PAGE TEXT:
--- begin ---
# Apparently This Isn't Cool



## btsmith (Sep 12, 2010)

I guess "Team Fecal Material on my Upper Lip" or whatever its called now would say this post makes me a tool. Its pretty dang cool to me though. I have been hunting for a long time and never shot a banded anything, but yesterday my luck changed a little. 








Even if it was banded less than 5 miles from where I shot it and only six months ago; its still dang cool to me.

And yes, I'm putting it on my lanyard.


----------



## UtahDodgeCummins (Oct 12, 2011)

I think its pretty cool, congrats!


----------



## Donttreadonme (Sep 11, 2007)

Heck yes that is cool. Congrats on the bird and the band.


----------



## Josh Noble (Jul 29, 2008)

BIG LEAGUE!!!


----------



## Longgun (Sep 7, 2007)

lol, no longer a BAND virgin?

... Good for you dude, congrats!


----------



## GaryFish (Sep 7, 2007)

Defiantly cool. Thanks for sharing it. Congrats on the first band. Way cool.


----------



## kailey29us (May 26, 2011)

thats awesome, i have also been hunting waterfowl for years and i am still waiting for my first band


----------



## stuckduck (Jan 31, 2008)

I went through a 19 year drought between bands.... I can see the excitement!! cool!!!


----------



## Bears Butt (Sep 12, 2007)

That is not just cool, it's WAY COOL!!!


----------



## utahgolf (Sep 8, 2007)

thats cool its your first band! duck band is way cooler tho! just sayin


----------



## btsmith (Sep 12, 2010)

utahgolf said:


> thats cool its your first band! duck band is way cooler tho! just sayin


I agree 110%!


----------



## shaun larsen (Aug 5, 2011)

that is awesome! put that sucker on your lanyard! all mine are on there. even my coot and pigeon bands haha


----------



## rjefre (Sep 8, 2007)

The picture says it all! Well done.
R


----------



## Gordon (Sep 11, 2007)

The coolest part is you shot it without a black hoodie or any fancy camo!
--- end ---
DATA:
--- begin ---
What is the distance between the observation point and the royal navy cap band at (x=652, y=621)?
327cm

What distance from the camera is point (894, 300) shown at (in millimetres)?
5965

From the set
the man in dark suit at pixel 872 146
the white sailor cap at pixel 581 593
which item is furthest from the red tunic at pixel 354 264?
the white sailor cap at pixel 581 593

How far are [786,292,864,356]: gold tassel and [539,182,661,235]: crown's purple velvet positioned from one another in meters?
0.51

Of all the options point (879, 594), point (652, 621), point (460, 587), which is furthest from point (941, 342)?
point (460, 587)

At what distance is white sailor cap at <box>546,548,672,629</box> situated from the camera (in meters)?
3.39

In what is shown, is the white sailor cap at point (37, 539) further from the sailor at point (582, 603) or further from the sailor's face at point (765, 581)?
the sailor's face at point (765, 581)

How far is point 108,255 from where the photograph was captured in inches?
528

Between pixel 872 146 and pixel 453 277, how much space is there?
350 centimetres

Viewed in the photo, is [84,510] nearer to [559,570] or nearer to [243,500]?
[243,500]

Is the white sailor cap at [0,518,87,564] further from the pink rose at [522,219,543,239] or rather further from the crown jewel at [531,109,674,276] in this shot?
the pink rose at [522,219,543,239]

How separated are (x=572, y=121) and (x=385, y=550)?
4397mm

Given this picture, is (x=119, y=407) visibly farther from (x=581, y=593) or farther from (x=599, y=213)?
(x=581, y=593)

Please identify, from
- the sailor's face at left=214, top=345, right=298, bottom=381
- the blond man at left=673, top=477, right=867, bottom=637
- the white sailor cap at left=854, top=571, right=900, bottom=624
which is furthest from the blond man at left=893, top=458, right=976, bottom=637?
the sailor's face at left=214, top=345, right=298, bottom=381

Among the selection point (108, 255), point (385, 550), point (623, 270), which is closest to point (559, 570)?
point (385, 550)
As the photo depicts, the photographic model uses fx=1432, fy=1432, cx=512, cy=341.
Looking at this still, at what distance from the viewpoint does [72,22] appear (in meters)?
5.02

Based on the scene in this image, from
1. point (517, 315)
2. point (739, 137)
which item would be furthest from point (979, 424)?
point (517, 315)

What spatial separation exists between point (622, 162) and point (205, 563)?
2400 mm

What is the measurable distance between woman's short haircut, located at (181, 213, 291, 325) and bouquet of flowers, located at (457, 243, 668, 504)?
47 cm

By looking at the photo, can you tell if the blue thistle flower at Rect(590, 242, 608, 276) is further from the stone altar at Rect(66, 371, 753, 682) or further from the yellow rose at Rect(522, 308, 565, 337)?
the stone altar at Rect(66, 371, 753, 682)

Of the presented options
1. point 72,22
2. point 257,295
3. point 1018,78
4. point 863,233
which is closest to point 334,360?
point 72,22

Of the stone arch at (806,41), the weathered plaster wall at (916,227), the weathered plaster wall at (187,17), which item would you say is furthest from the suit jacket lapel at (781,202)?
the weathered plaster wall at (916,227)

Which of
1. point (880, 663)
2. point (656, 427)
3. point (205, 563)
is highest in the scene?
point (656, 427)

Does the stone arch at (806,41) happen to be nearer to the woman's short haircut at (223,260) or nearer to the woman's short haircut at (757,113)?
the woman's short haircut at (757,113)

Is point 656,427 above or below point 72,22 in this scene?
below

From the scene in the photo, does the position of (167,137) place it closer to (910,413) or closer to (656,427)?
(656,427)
--- end ---
EXERCISE REQUIREMENTS:
• a. Answer these questions from the forum thread:
(i) How far from where it was shot had btsmith's bird been banded?
(ii) How long a drought between bands does stuckduck say he went through?
(iii) Besides his other bands, which two kinds does shaun larsen say are on his lanyard?
• b. Do these statements agree with the forum thread? Answer yes or no for each, and quote the words that decide it.
(i) btsmith had shot banded birds before this one.
(ii) kailey29us has already gotten a first band.
(iii) btsmith agrees with utahgolf that a duck band is cooler.
• c. Copy out the passage of the forum thread from "Even if it was" to "pretty cool, congrats!".
Answer using only the forum thread, not the data.

FINAL ANSWERS:
• a.
(i) Less than 5 miles.
(ii) 19 years.
(iii) Coot and pigeon bands.

• b.
(i) No: "I have been hunting for a long time and never shot a banded anything"
(ii) No: "i am still waiting for my first band"
(iii) Yes: "I agree 110%!"

• c.
Even if it was banded less than 5 miles from where I shot it and only six months ago; its still dang cool to me.

And yes, I'm putting it on my lanyard.


----------



## UtahDodgeCummins (Oct 12, 2011)

I think its pretty cool, congrats!